Interesting cancellation kudlit technique

Came across some Baybayin tattoo work from Ryan Anthony Saltiga. Below is what appears to be Pamilya translated to PA-MI-L-YA. Instead of using a + or x under the LA character (3rd one down), he uses a kudlit above and below it. Interesting method. He has some other work with this style that I couldn’t figure out the translation.

5 thoughts on “Interesting cancellation kudlit technique

  1. X still marks the spot. The kudlits above and below is used for successive same-letter i.e. “Dodie” is written as one “Da” with kudlits above and below (do-di). Of course that would create confusion if you have someone name “Dido”, which is probably why it’s not used anymore as such.

  2. This looks cool, but it got me confused… I totally read it as “po-mo-lo-ya” until you mentioned the interesting twist he made. Coolness or intelligibility… whatever rocks your boat, I guess.
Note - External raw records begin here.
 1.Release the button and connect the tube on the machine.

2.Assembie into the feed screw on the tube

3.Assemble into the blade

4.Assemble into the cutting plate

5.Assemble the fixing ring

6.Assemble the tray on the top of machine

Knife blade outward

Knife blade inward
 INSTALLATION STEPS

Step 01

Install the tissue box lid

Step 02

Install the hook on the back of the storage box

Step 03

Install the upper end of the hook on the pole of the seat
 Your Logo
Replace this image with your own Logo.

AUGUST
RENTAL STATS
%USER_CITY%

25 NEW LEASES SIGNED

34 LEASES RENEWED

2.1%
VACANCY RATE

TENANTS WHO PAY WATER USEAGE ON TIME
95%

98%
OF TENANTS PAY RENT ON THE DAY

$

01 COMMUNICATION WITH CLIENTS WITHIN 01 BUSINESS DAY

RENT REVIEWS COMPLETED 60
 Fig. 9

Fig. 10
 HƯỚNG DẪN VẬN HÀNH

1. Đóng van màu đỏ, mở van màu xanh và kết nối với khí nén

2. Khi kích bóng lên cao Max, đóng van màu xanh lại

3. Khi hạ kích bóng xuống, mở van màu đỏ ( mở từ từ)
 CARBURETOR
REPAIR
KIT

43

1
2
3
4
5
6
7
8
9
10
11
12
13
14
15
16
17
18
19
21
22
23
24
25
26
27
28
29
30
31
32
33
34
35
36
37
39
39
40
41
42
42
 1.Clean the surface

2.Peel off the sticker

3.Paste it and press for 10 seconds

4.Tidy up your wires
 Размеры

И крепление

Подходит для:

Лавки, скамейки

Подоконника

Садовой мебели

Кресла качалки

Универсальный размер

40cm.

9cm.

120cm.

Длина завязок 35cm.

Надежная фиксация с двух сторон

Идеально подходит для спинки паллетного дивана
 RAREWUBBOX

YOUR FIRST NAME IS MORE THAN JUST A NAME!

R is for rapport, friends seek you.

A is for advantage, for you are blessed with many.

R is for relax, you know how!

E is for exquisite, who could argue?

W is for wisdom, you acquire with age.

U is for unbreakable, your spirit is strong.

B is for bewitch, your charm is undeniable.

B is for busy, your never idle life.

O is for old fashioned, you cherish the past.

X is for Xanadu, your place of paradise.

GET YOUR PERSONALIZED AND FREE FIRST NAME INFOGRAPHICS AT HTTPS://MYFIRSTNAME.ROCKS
  3. That seems to be how the Doctrina Cristiana represents bare vowels; e.g. see the “alphabet” line of Baybayin.

  4. That seems to be how the Doctrina Cristiana represents bare consonants; e.g. see the “alphabet” line of Baybayin.

  5. Actually, the doubled kudlits in the Doctrina Christiana are most likely *not* to represent bare consonants. If they were, the Doctrina would have used them throughout the text. But they aren’t used at all except for the list of letters in the order the Filipinos recited them (before Spanish observers started writing them down in “a ba ca da…” alphabetical order following the Latin “a b c d…”). The Doctrina just follows the normal way all indigenous Filipinos wrote, and leaves syllable final consonants out. Filipinos continued to write this way and never adopted LĂłpez’ cross kudlit.

    The doubled kudlits in the Doctrina are just to show how the three vowels are expressed by writing nothing or adding each kudlit for the respective vowel. These letters with both kudlits on them were probably read as a sort of sequence for teaching and learning to read the different vowels on a single letter: the anthropologist Howard Conklin tells how a Tagbanuwa he was working with read out in a singsong voice “mangmaymi’ mangmaymu’ ” to show how the letters were read, and in south Sumatra they did the same thing, putting several vowel marks on a single letter to teach learners how to read the letters with different vowels.

    There *was* one spelling abbreviation used by some people where they put more than one vowel kudlit on the same letter: this avoided having to write the same consonant letter more than once if two syllables began with the same sound. There are three separate signatures on record from Don Dionisio Kapulong (son of Lakandula), and in each of them he writes a single D with both an -u/-o and an -i kudlit (D-o/-i) to read Don Di (yo ni so). Agustin Tiwalag’s signature in the Santo Tomas archives has two -i kudlits on the same letter (T-i/-i) for the last syllable of his first name and the first of his last name: a gu ti/i wa la. And there are two examples of a double -u kudlit on T in a 1625 land deed: pa ka tu/u U = pagkatotoo and ni tu/u bi ga = nitong tubigan.